TEXT SHOWN >>
============================================================
And nevertheless, it was upon such testimony that the tribunal of the Consulta, composed of cardinals and prelates, condemned sixty unfortunate young men to suffer the last punishment of the law. We must further observe that, had those men who composed the tribunal, which they call Sacred, been judges, and not persecutors, had they had any sentiment of humanity in passing the sentence, even though the crime had been proved, they would have borne in mind the time and the motives which led the culprits to commit the murder, and would not have added another red page to the annals of their Church, already overcharged with innocent blood.[452]

Sinigallia, in which the executions were the most numerous, had not yet recovered from the horror inspired by such a bloody tragedy, and had not dried its tears for the cruel fate of its butchered citizens, and especially for the innocent and unfortunate Simoncelli,[453] when, to complete its miseries and insult its grief, there appeared a Papal ordinance, granting to the Jesuits £40,000 sterling to erect a college in the desolate city. Ah! so they reign in the Papal states!

When the Jesuits re-entered Naples in 1849, the superior held a sort of levee, when the generals of the army, the first magistrates of the kingdom, and all the civil and military authorities, went to pay their respects to those very humble monks. The addresses which were delivered on the occasion in praise of these men of Providence, these messengers of God, these restorers of all moral and sainted institutions, were, from their hyperbolical style, amusing in the extreme; and it is curious to find that some of them were repeated almost literally (plagiarism seems to become very fashionable now-a-days) by some bishops to Louis Napoleon, the saviour of society, the man of Providence, the pearl of chastity and virtue—just as was done to the fathers themselves.
============================================================
(Stored entries)
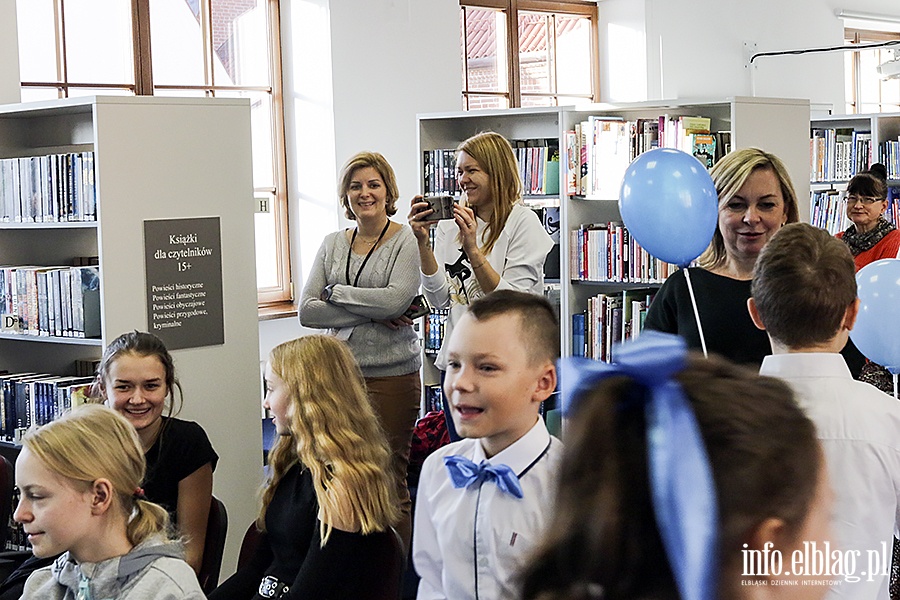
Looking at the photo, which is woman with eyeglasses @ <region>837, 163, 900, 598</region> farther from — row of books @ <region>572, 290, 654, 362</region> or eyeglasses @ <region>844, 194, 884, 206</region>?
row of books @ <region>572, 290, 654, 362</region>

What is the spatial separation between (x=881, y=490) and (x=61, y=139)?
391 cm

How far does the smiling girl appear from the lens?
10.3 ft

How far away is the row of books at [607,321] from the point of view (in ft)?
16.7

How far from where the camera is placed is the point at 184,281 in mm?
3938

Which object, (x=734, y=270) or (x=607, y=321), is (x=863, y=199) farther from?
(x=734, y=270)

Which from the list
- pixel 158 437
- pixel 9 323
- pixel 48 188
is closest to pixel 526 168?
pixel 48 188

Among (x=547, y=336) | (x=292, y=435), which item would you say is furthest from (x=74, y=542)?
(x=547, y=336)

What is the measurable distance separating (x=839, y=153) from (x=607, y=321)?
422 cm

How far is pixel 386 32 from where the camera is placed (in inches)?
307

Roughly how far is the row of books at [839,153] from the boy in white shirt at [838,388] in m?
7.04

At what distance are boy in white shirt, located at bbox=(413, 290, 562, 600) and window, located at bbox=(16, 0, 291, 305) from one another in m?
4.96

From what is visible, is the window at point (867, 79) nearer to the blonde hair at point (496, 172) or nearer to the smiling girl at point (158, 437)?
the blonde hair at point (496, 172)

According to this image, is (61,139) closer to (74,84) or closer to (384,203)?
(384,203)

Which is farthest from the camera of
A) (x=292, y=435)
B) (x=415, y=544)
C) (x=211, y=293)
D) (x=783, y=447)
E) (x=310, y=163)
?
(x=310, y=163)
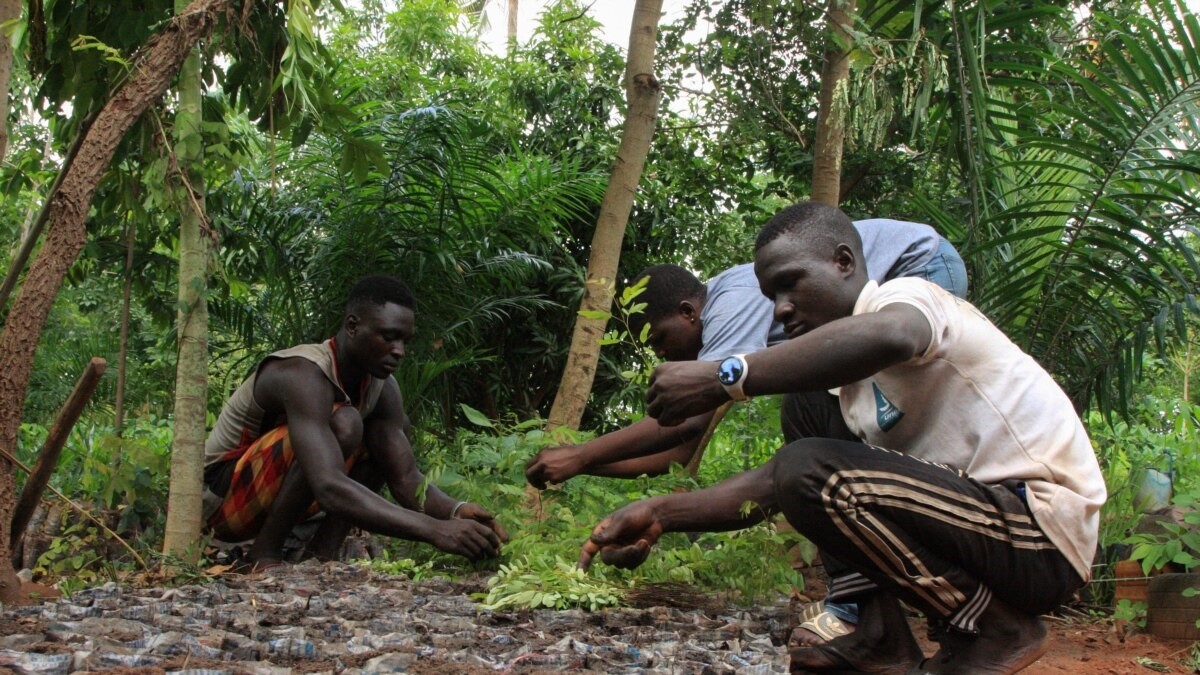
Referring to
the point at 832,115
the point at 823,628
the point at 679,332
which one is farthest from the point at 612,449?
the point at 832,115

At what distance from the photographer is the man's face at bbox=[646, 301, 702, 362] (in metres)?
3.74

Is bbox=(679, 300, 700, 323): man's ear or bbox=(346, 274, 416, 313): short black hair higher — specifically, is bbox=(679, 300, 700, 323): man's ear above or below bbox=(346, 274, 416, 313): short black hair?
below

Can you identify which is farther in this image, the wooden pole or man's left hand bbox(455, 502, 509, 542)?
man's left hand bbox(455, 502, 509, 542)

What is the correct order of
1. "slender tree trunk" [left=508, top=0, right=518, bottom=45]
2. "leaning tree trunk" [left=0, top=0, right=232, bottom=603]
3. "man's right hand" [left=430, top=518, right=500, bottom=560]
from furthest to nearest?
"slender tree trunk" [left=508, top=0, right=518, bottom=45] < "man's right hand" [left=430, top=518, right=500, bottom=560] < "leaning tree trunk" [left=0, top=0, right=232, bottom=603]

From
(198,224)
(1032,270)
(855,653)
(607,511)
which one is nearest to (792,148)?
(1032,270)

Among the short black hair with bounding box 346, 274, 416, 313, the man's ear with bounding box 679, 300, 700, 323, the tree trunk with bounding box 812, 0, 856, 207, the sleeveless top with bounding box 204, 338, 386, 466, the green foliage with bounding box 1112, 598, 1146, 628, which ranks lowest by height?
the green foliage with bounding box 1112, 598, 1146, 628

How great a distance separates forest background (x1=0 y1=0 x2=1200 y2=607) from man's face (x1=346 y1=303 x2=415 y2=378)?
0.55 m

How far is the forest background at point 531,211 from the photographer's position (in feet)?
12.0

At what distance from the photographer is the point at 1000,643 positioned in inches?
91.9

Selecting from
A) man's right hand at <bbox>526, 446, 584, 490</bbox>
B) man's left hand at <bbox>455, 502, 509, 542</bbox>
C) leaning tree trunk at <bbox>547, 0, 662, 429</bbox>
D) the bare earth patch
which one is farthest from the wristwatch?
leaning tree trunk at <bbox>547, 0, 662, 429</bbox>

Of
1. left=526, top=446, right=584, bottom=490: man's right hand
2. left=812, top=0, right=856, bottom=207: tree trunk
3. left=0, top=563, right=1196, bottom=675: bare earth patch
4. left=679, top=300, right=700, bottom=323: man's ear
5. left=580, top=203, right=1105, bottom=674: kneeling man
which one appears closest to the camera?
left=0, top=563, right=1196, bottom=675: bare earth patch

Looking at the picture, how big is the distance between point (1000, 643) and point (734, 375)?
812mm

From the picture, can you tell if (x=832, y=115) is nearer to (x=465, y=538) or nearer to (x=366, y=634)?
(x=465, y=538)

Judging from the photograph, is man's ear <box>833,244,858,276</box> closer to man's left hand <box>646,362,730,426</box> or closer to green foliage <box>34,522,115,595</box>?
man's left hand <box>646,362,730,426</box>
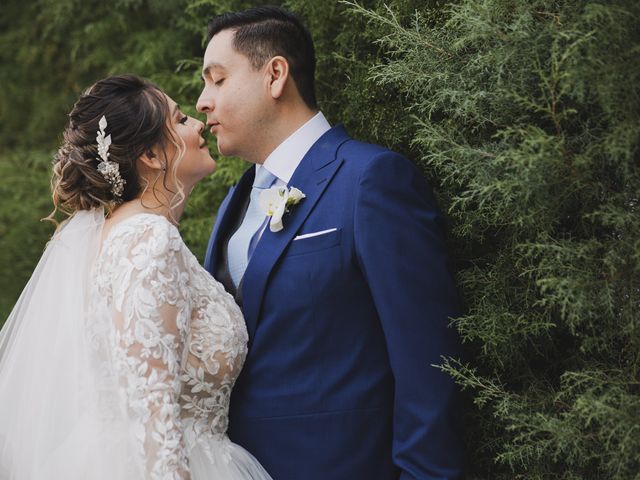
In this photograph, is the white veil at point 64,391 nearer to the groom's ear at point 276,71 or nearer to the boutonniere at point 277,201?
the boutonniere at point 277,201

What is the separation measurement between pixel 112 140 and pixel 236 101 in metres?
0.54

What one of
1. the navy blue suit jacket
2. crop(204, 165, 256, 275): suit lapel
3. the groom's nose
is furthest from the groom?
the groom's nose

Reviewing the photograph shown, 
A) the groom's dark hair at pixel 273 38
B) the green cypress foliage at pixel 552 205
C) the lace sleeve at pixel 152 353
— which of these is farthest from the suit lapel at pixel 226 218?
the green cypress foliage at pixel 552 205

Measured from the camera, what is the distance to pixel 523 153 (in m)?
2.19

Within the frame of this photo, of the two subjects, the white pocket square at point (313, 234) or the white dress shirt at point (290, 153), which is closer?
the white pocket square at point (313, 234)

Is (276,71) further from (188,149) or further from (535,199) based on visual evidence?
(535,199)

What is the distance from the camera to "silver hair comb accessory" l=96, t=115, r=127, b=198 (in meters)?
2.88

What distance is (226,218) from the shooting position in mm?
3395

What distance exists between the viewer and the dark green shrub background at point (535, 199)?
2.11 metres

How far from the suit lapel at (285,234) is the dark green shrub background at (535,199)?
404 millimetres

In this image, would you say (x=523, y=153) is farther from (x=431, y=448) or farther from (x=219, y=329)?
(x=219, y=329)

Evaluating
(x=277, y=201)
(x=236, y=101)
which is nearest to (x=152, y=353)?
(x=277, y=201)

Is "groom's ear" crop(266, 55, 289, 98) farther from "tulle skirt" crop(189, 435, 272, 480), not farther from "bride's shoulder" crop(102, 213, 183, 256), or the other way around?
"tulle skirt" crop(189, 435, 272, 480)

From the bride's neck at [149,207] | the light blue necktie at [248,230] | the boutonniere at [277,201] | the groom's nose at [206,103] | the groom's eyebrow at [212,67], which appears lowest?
============================================================
WRITTEN INSTRUCTION >>
According to the passage about the Jesuits, why were the addresses given in Naples in 1849 amusing? These rows have nothing to do with the passage about the Jesuits.

EXERCISE OUTPUT >>
The addresses praising the Jesuits as men of Providence and messengers of God were amusing in the extreme because of their hyperbolical style.